Civic Tech

Thoughts on Civic Crowdfunding with Rodrigo Davies

By Jeff Ferguson · Originally published February 4, 2013

Thoughts on Civic Crowdfunding with Rodrigo Davies

An interview with civic-crowdfunding researcher Rodrigo Davies on what civic crowdfunding actually is, where it overlaps with traditional public finance, and the platforms emerging to host it.

By February 2013, civic crowdfunding had reached its peak-attention moment. Spacehive had launched in the UK the previous summer with the Glyndon Park pavilion in Newport as its proof-of-concept campaign. In the US, Citizinvestor and Neighbor.ly were both operating, each pitching a different theory of where municipal participation could plug into Kickstarter-style funding mechanics — Citizinvestor focused on small line-item parks and beautification projects, Neighbor.ly on larger municipal capital. ioby, the older platform that had been running neighborhood-scale environmental and civic campaigns since 2009, had quietly become the model the others were chasing. Kickstarter itself was hosting public-realm projects — most visibly the +Pool in New York, which had crossed seven figures in pledges.

Rodrigo Davies, then a researcher at the MIT Media Lab's Center for Civic Media, was one of the first people to treat the phenomenon as something other than a feel-good story.
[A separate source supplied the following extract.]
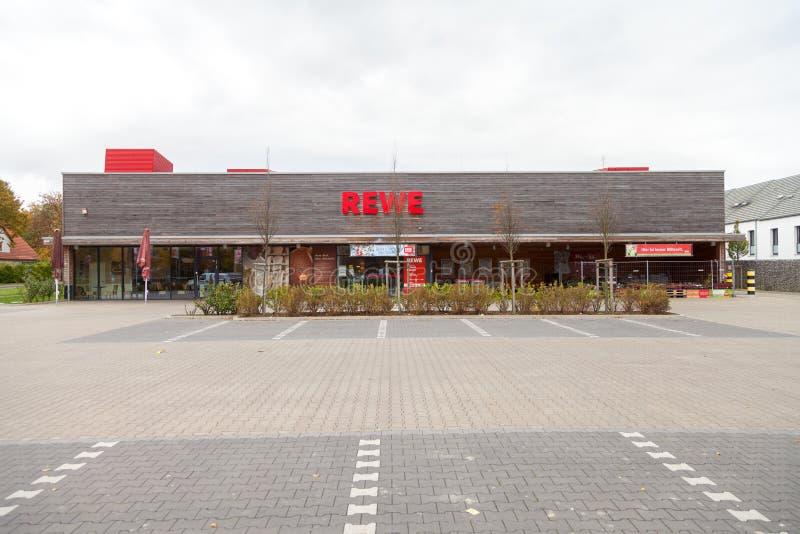 Filia od niemieckiej sieci supermarketów, REWE fotografia royalty free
His thesis-in-progress at MIT — published in 2014 as Civic Crowdfunding: Participatory Communities, Entrepreneurs and the Political Economy of Place — argued the model raised real questions the press wasn't asking yet: whether donor-led project selection could entrench the inequity it claimed to route around (since wealthier neighbourhoods had more dollars to vote with), whether municipalities would start treating crowdfunded amenities as a substitute for tax-funded ones, and whether the platforms had any meaningful track record on project completion versus just pledged dollars.

Government In The Lab's interest in the conversation reflected the magazine's broader beat during this period: taking emerging civic-tech experiments seriously enough to interrogate, rather than just promote. The civic-crowdfunding story would compress quickly — by 2015 most of the named platforms above had either pivoted, consolidated, or shut down — but the underlying questions Davies raised about the relationship between participatory finance and public goods persisted into the next decade's conversations about municipal participatory budgeting and ESG-style infrastructure financing.